9) Although I don't think there is anything wrong with the RNA-Seq data presented, I think is value to the manuscript continues to be significantly limited by the fact that it is derived from whole lung tissue in a knockout where the authors have already shown has dramatic alterations in the ratios of certain cell populations (e.g. depletion of myofibroblasts). In this situation, the conclusions that can be drawn a gene ontology analysis of these data are very limited (the GO categories will largely represent biological functions of cell populations that are enriched or depleted in the cKO relative to control). It really adds little to the data already presented in the paper, and doesn't really address the question that set out to answer with the experiment (e.g. "…to reveal the pathways controlled by epithelial PCP signaling.").

As suggested by the reviewer, we have deleted “To discover pathways that are affected by epithelial PCP signaling…” and also revised this section to indicate the limitation of RNA-Seq of whole lungs without cell sorting.

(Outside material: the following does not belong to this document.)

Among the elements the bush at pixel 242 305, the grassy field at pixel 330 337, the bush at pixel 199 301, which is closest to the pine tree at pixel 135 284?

10) The manuscript could benefit from more clarity about what the authors think is happening in their injury model. Looking at the two images shown in Figure 6—figure supplement 1, the airspaces appear to be larger. However, the measured MLI for the conditional knockout is smaller. Do the authors think the alveoli are smaller after injury? If so, why? Also, their conclusions that "AT1 cells were compromised in their ability to form new alveoli" is a dramatic over-interpretation of these data, particularly given that the Sftpc-^CreER driver was used. While I agree there definitely appears to be an affect on injury repair, whether the defect is with type 1 or type 2 AECs or both, and what exactly the defect is remains entirely unclear.

We should emphasize that the two images in Figure 6—figure supplement 1A were derived from mice that received tamoxifen treatment alone without bleomycin. The enlarged airspaces in Vangl1^gt/gt; Vangl2^f/f; Sftpc^CreER/+ lungs were due to removal of Vangl1/2. The MLI measurement in Figure 6—figure supplement 1B was conducted on mice that received both tamoxifen and bleomycin. The reduced MLI in Vangl1^gt/gt; Vangl2^f/f; Sftpc^CreER/+ lungs indicates a reduced distance between two primary or secondary septa in the regenerating alveoli, consistent with the definition of smaller alveoli. We suspect that smaller alveoli are related to alterations in the cytoskeleton in the absence of Vangl1/2 but this notion would require additional investigation.

We have revised our statement to indicate that the observed effect on injury repair could be due to AT1 or AT2 or both.

11) Again, the organoid data are intriguing but I'm not sure how much it really adds to the story. I suppose it supports the general concept that Vangl2 is required for general cellular organization, but again exactly what is happening is pretty difficult to really understand.

We agree with the reviewer that the organoid data supports the general notion that the Wnt5a–Ror2–Vangl2 axis is required for cellular organization. However, the molecular mechanism by which Wnt5a–Ror2–Vangl2 signaling confers cellular properties requires additional studies, which are beyond the scope of this manuscript.